Wachten op ontwikkeling
De bewoners van Apoera en omgeving wachten op wat komen gaat. Of misschien vooral op wat niet komen gaat. Nu Billiton heeft besloten Suriname te verlaten en dus de bauxietreserves in het Bakhuysgebergte te laten liggen, kan men in West-Suriname alleen maar hopen dat andere bedrijven hier wel brood inzien en bereid zijn de vele honderden miljoenen euro’s te investeren. Voor de tweede keer in dertig jaar lijkt Apoera de kans op serieuze ontwikkeling net mis te lopen.
In de afgelopen decennia zijn tal van plannen bedacht om de bauxietindustrie in het westen van Suriname tot ontwikkeling te brengen. Ruim dertig jaar geleden trok Nederland meer dan honderd miljoen euro uit om het gebied rond Apoera in de vaart der volkeren te brengen. Een nieuwe stad, een bijna honderd kilometer lange spoorlijn en een industrieel gebied moesten het land laten meetellen in de wereld. Maar het werd één van de grootste fiasco’s in de geschiedenis van de Nederlandse ontwikkelingshulp.
De meest fervente voorstander van de ontwikkeling van West-Suriname was Frank Essed, de toenmalige minister van Opbouw. Om het land vooruitgang te bieden, moest men in zijn visie ‘groot’ denken en het niet alleen zoeken in de kleinschalige productie. Hij ontwikkelde een ‘groeipooltheorie’, waarin Para-maribo als het enige economische centrum van het land ontlast zou worden.
West-Suriname zou een deel van die centrumfunctie moeten overnemen. Suriname had in ieder geval de tijd mee, want het was in 1975 net onafhankelijk geworden en had als geschenk van Nederland 3,5 miljard gulden aan verdragsmiddelen toegezegd gekregen. Dus financiële belemmeringen stonden de uitvoering van het project niet in de weg.
Er kwam inderdaad veel geld vrij, maar het liep allemaal anders. Weliswaar had de Surinaamse regering reeds in 1968 afspraken gemaakt met een consortium, waarin ook het toen nog Nederlandse Billiton was vertegenwoordigd. Enkele jaren later besloot de Surinaamse regering het consortium aan de kant te zetten en ging in zee met de Amerikaanse multinational Reynolds.
Suriname verplichtte zich de spoorlijn aan te leggen, waarvoor Nederland, omgerekend, ruim 55 miljoen euro uit de verdragsmiddelen beschikbaar stelde.

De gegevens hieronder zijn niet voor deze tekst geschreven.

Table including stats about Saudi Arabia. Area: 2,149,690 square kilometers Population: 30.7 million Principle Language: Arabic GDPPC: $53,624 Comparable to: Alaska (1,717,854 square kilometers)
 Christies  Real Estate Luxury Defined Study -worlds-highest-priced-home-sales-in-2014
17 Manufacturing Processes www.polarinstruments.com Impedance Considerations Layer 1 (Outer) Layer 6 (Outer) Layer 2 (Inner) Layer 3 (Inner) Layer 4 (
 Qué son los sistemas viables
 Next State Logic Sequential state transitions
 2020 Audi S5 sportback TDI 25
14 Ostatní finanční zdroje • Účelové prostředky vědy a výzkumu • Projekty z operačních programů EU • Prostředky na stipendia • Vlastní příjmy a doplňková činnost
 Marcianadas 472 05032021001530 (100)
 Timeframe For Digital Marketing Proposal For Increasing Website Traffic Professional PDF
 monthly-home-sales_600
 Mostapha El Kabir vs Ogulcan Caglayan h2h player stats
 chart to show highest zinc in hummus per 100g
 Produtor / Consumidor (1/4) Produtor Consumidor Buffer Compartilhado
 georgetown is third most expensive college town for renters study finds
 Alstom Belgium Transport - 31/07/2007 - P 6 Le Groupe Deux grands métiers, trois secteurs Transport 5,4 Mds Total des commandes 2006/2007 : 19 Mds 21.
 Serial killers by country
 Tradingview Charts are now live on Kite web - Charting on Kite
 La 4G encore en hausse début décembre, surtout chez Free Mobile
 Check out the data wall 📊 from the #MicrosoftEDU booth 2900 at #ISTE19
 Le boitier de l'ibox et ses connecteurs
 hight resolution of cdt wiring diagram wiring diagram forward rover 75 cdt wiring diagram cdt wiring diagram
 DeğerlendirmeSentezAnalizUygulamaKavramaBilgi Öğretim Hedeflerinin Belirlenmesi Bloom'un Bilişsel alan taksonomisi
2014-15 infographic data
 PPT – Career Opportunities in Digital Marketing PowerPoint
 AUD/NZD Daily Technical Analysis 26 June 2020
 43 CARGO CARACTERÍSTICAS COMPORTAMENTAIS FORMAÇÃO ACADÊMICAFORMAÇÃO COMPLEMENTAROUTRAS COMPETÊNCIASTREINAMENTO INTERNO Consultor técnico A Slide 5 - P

Ook werd twaalf miljoen euro op tafel gelegd ter voorbereiding van de aanleg van de iets noordelijker geplande Kabalebostuwdam en enkele tientallen miljoenen voor infrastructurele verbeteringen rond Apoera, waar een flink aantal woningen werd gebouwd. Maar politiek Den Haag voelde er weinig voor al deze investeringen te plegen ten behoeve van een Amerikaans bedrijf. Suriname werd onder druk gezet om Reynolds de rug toe te keren en opnieuw een overeenkomst te sluiten met het Billiton-consortium. Reynolds kreeg als pleister op de wond een schadeloosstelling van zeven miljoen dollar.
Maar toen de spoorlijn in 1979 gereed kwam, trokken de bauxietmaatschappijen zich terug omdat de dalende prijzen voor bauxiet op de wereldmarkt winstgevende exploitatie en verwerking onmogelijk zouden maken. Daarmee was ook de aanleg van de stuwdam overbodig geworden en werden werkzaamheden ter verbetering van de infrastructuur in Apoera en omgeving gestaakt.
Sindsdien is het stil in Apoera. De haven, bedoeld om aluinaarde af te voeren, ligt er nu troosteloos en verwaarloosd bij, een door onkruid overwoekerde, verroeste locomotief is de stille getuige dat ooit een spoorweg van niets naar nergens is aangelegd. De destijds gebouwde huizen in het plaatsje zelf hebben dringend een lik verf nodig, de beoogde arbeiders zijn er nooit gaan wonen.
Lang bestond de hoop dat, nu de bauxietreserves in de kuststrook nagenoeg zijn uitgeput, de plannen weer uit de ijskast zouden worden gehaald, de spoorlijn opgepoetst en de haven nieuw leven zou worden ingeblazen. Met het vertrek van Billiton is bij velen die hoop vervlogen. En dus duurt de onzekerheid in Apoera voort. Wat rest is wachten en hopen dat andere multinationals, al dan niet samen met de overheid, toch eindelijk de koe bij de horens zullen vatten en de zo vaak toegezegde ontwikkeling brengen. Tot die tijd blijft Apoera ondergedompeld in een schijnbaar onophoudelijke winter-slaap.